Noiselessly they carried the body tenderly to the seashore and laid it upon the deck of the majestic ship, Ringhorn, which had been his. Then they stood waiting to see who would come to the funeral. Odin came, and on his shoulders sat his two ravens, whose croaking drew clouds down over the Asa’s face, for Thought and Memory sang the same sad song that day. Frigga came,—Frey, Gerda, Freyja, Thor, Hoenir, Bragi, and Idun. Heimdall came sweeping over the tops of the mountains on Golden Mane, his swift, bright steed. AEgir the Old groaned from under the deep, and sent his daughters up to mourn around the dead. Frost-giants and mountain-giants came crowding round the rimy shores of Joetunheim to look across the sea upon the funeral of an Asa. Nanna came, Baldur’s fair young wife; but when she saw the dead body of her husband, her own heart broke with grief, and the gods laid her beside him on the stately ship. After this Odin stepped forward and placed a ring on the breast of his son, whispering something at the same time in his ear; but when he and the rest of the gods tried to push Ringhorn into the sea before setting fire to it, they found their hearts too heavy to do it. So they beckoned to the giantess Hyrrokin to come over from Joetunheim and help them. She, with a single push, set the ship floating, and then, whilst Thor stood up holding his hammer high in the air, Odin lighted the funeral pile of Baldur and of Nanna.
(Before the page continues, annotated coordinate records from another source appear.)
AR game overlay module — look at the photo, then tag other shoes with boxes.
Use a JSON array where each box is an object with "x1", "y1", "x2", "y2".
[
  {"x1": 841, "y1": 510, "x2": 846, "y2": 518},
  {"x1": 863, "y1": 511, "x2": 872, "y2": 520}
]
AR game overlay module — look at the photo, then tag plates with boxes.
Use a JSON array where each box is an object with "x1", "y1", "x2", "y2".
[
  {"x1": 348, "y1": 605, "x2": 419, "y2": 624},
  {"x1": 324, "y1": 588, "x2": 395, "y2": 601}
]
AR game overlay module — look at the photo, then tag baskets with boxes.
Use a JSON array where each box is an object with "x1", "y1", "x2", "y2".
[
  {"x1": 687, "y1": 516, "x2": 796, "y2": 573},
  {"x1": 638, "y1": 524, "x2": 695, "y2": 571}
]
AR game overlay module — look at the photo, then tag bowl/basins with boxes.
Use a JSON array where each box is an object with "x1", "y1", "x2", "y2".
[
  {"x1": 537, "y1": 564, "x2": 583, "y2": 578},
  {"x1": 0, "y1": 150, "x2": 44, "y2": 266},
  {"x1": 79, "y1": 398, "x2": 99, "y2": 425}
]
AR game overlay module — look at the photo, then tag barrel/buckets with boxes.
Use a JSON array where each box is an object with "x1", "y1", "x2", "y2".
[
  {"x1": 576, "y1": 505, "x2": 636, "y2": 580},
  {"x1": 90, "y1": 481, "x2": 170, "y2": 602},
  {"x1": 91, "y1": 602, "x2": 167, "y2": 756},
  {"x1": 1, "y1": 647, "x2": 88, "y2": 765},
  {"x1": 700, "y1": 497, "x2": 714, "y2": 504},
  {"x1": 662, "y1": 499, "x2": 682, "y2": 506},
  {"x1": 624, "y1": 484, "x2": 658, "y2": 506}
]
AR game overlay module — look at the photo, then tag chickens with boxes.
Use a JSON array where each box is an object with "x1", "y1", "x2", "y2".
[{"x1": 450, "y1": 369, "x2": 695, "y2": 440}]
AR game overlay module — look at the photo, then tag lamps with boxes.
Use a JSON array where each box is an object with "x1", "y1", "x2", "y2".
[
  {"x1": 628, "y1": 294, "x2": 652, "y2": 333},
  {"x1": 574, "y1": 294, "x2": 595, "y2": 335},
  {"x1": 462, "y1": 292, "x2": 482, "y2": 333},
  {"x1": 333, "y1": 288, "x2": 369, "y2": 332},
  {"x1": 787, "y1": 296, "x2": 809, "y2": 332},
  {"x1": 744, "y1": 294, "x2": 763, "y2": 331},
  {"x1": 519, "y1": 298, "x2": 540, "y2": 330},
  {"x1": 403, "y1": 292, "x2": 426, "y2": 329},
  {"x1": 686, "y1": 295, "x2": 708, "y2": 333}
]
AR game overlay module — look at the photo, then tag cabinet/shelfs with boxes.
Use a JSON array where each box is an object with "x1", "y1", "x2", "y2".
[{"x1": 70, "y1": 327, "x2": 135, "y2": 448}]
So Ringhorn went floating towards the deep sea and the funeral fire burnt on. Its broad red flame burst forth heavenward, but when the smoke would have gone upward too, the winds came sobbing and carried it away.
IV
HELHEIM
When at last the ship Ringhorn had floated out so far to sea that it looked like a dull red lamp on the horizon, Frigga turned round and said, “Will any one of you, my children, perform a noble action and win my love forever?”
“I will,” cried Hermod, before any one else had time to open his lips.
“Go, then, Hermod,” answered Frigga, “saddle Sleipnir with all speed and ride down to Helheim; there seek out Hela, the stern mistress of the dead, and entreat her to send our beloved back to us again.”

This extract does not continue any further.